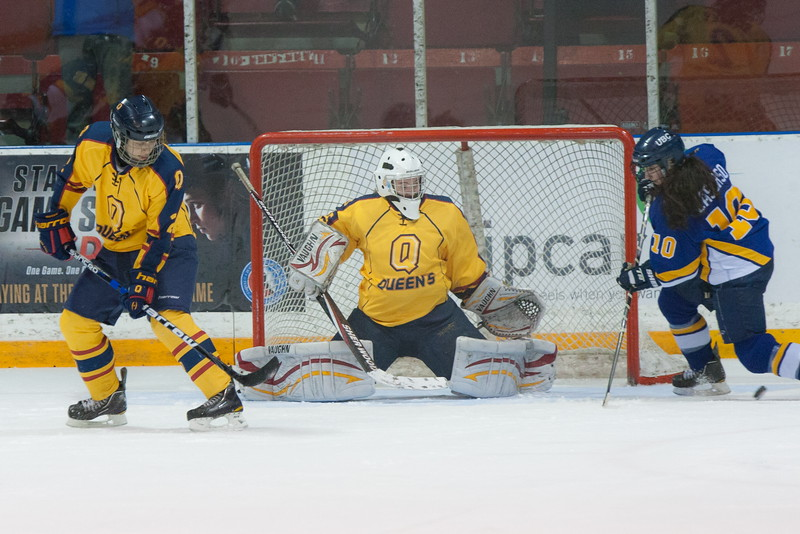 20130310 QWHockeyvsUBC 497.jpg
--
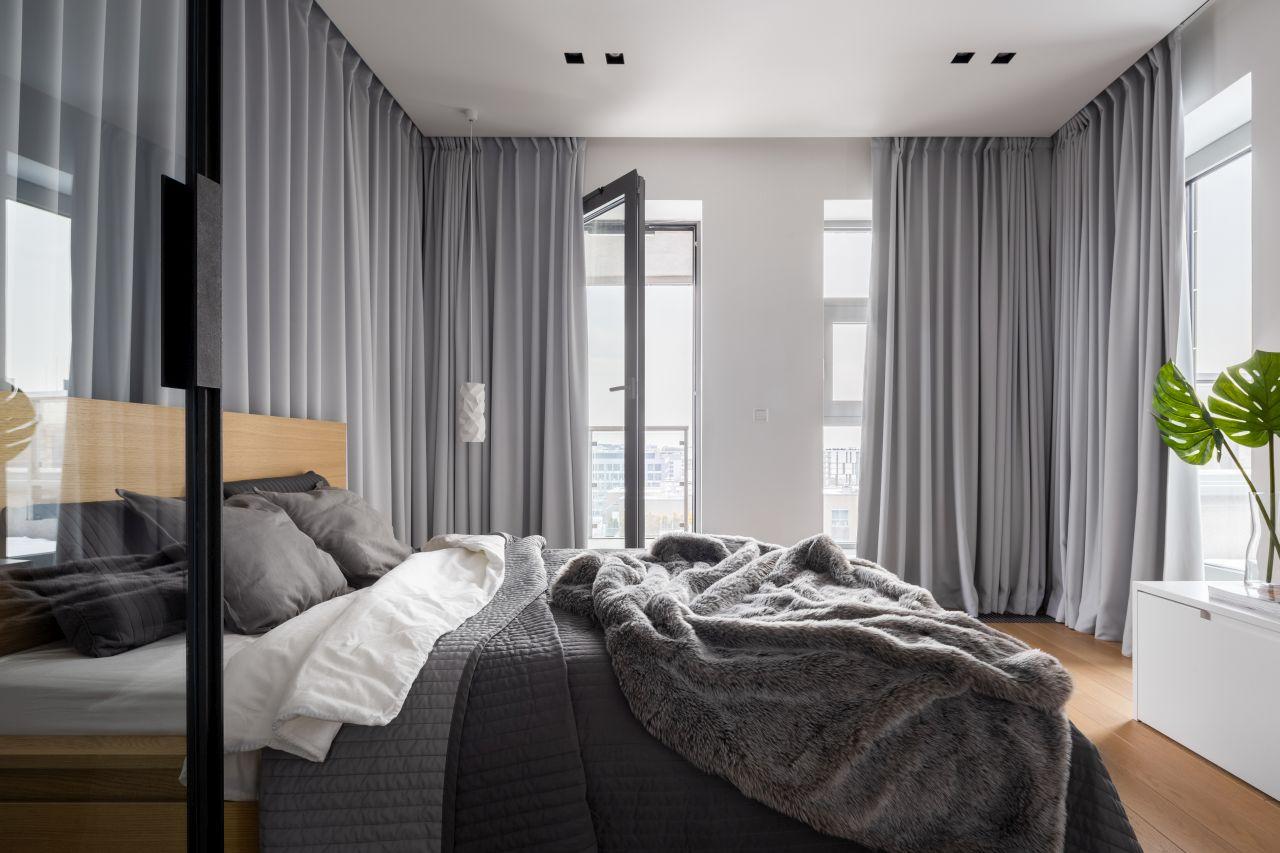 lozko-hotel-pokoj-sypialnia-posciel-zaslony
---
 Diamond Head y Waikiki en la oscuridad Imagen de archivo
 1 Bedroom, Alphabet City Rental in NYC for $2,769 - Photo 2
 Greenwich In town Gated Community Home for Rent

## [What to work on]
Would you retype exactly the lines above, from the line with "1 Bedroom, Alphabet" to the line with "Greenwich In town", with both end lines kept and nothing more?

## [Solved problem]
 1 Bedroom, Alphabet City Rental in NYC for $2,769 - Photo 2
 Greenwich In town Gated Community Home for Rent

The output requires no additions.